Delphi Energy Corp. (“
Delphi” or
the “
Company”) announces that it has obtained an
order from the Court of Queen’s Bench of Alberta (the
“
Court”) granted in Delphi’s proceedings under the
Companies’ Creditors Arrangement Act (the “
CCAA”)
extending the stay period provided by the amended and restated
initial order to May 22, 2020.
Delphi reports that Luminus Energy IE Designated
Activity Company, an affiliate of a pooled investment vehicle of
Luminus Management, LLC (“Luminus”), has purchased
and taken an assignment of all of the rights of Delphi’s first lien
senior secured lenders, ATB Financial (as administrative agent),
Bank of Montreal and The Bank of Nova Scotia (together the
“Senior Lenders”), under Delphi’s credit
facilities. Luminus is a related party of Delphi which, through one
or more of its pooled investment vehicles or affiliates thereof,
holds 14,065,138 common shares, representing approximately 57% of
Delphi’s outstanding common shares, and approximately $58.7 million
principal amount of Delphi’s second lien senior secured notes,
representing approximately 49% of the outstanding second lien
senior secured notes.
On April 24, 2020, Delphi received notice of the
Senior Lenders’ intent to exercise their right to terminate the
commodity swap contracts held by the Company, in aggregate totaling
$17.19 million. The proceeds were used to reduce the $31.8 million
owed to the Senior Lenders.
“We view this as a very positive step forward in
pursuit of an acceptable and timely solution for the remaining
stakeholders, given the stated objective of certain members of the
Senior Lending Syndicate to terminate the relationship with the
Company”, said David Reid, President and Chief Executive Officer of
the Company. “We now look forward to accelerating the process”.
The extension of the stay period to May 22, 2020
is expected to allow for interim financing for the Company to be
negotiated and finalized, for a claims process to be prepared, and
for the Company, in consultation with Luminus and the monitor in
the CCAA proceedings, to continue its restructuring efforts. As
part of this process, the Company plans to pursue programs recently
announced by the Federal and Provincial Governments in conjunction
with the Business Development Canada and Export Development Canada
to expand credit support for at-risk small and medium-sized energy
companies.
The Company also intends to pursue well
abandonment funding from the Federal and Provincial Government
programs, to continue to reduce its well abandonment obligations.

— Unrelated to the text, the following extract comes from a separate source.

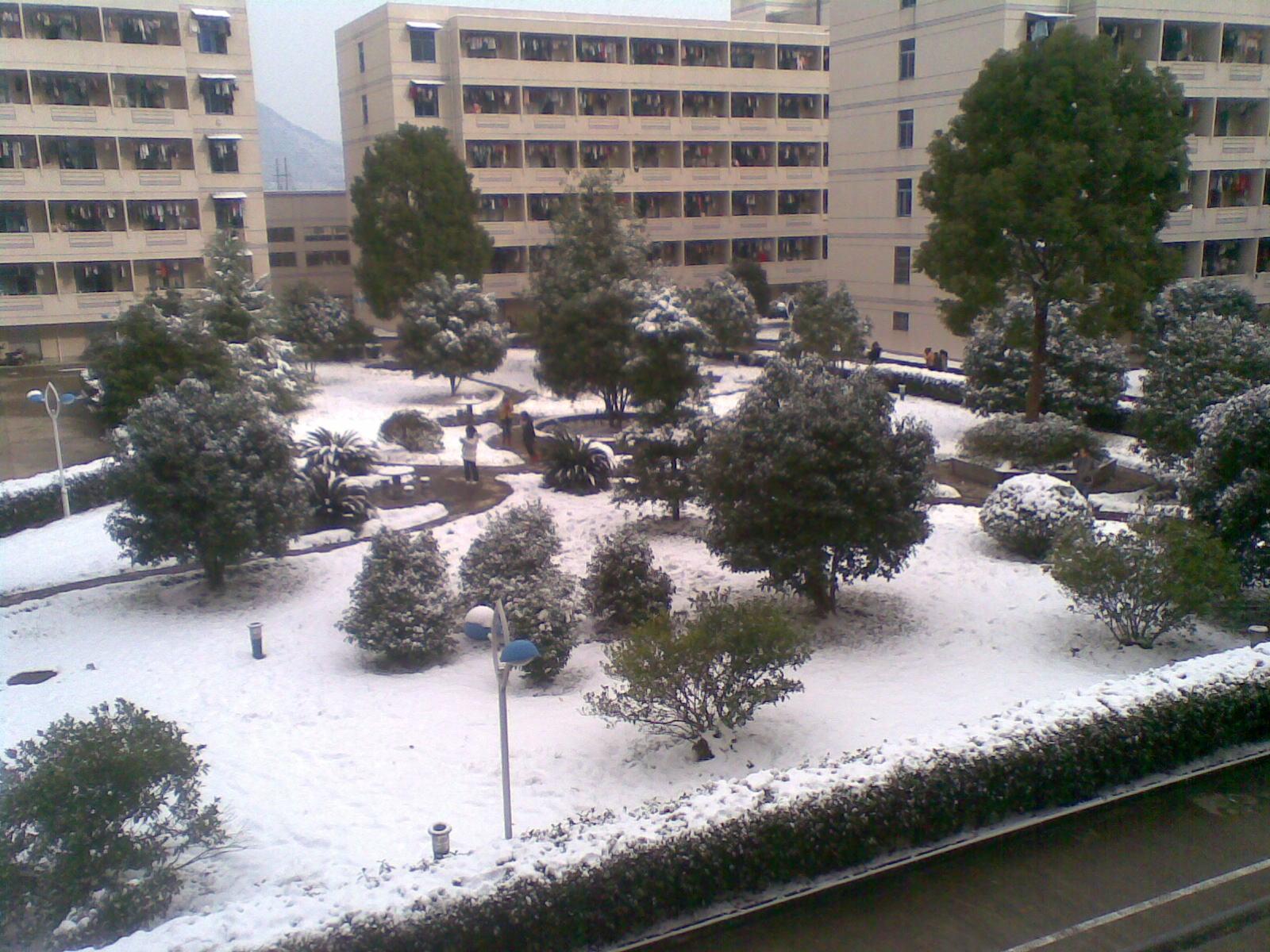 求台州学院临海校区宿舍图片,感激不尽!图片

Delphi has actively managed its abandonment obligations with an ARO
of approximately $23.55 million as at March 31, 2020 and continues
to have one of the strongest LLR ratings in industry at 9.91.
Operations Update
Delphi continues to be impressed with the
results of the three new wells drilled and completed in the first
quarter of 2020. The 03-30-59-23 W5M (“03-30”) has achieved a first
30 day production rate (“IP30”) of 1.9 million
cubic feet per day (“mmcf/d”) of sales gas, and
1,010 barrels per day (“bbl/d”) of field
condensate, for a total production rate of approximately 1,410
barrels of oil equivalent per day (“boe/d”)

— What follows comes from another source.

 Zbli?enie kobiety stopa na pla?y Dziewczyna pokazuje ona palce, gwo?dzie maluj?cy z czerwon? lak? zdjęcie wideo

including natural gas liquids (“NGL”). The second
well has produced intermittently to restrict corporate production
during this period of low oil prices. Over 18 days, the 13-12-60-24
W5M (“13-12”) well has averaged 2.9 mmcf/d of
sales gas and 1,400 bbl/d of field condensate for a total
production rate of approximately 2,000 boe/d, including NGLs. The
third well at 14-12-60-24 W5M (“14-12”) remains
shut-in. Given the current low oil prices and the termination of
the hedging contracts by the Senior Lenders, the Company will
continue to restrict production to fulfill only short term
contractual delivery obligations. During the month of April,
corporate production averaged approximately 7,100 boe/d (49 percent
field condensate and NGLs).
Update on Continuous Disclosure
Filings
Further to Delphi’s previously announced
decision to postpone its annual general meeting of shareholders to
a later date in 2020, Delphi intends to rely on the temporary
blanket relief provided by the Canadian Securities Administrators
(including the exemptive relief contained in Alberta Securities
Commission Blanket Order 51-518 – Temporary Exemptions from Certain
Requirements to File or Send Securityholder Materials) to postpone
the filing of its executive compensation disclosure required under
applicable securities laws until such time as it is filed and
delivered to shareholders as part of Delphi’s information circular
relating to its 2020 annual general meeting of shareholders.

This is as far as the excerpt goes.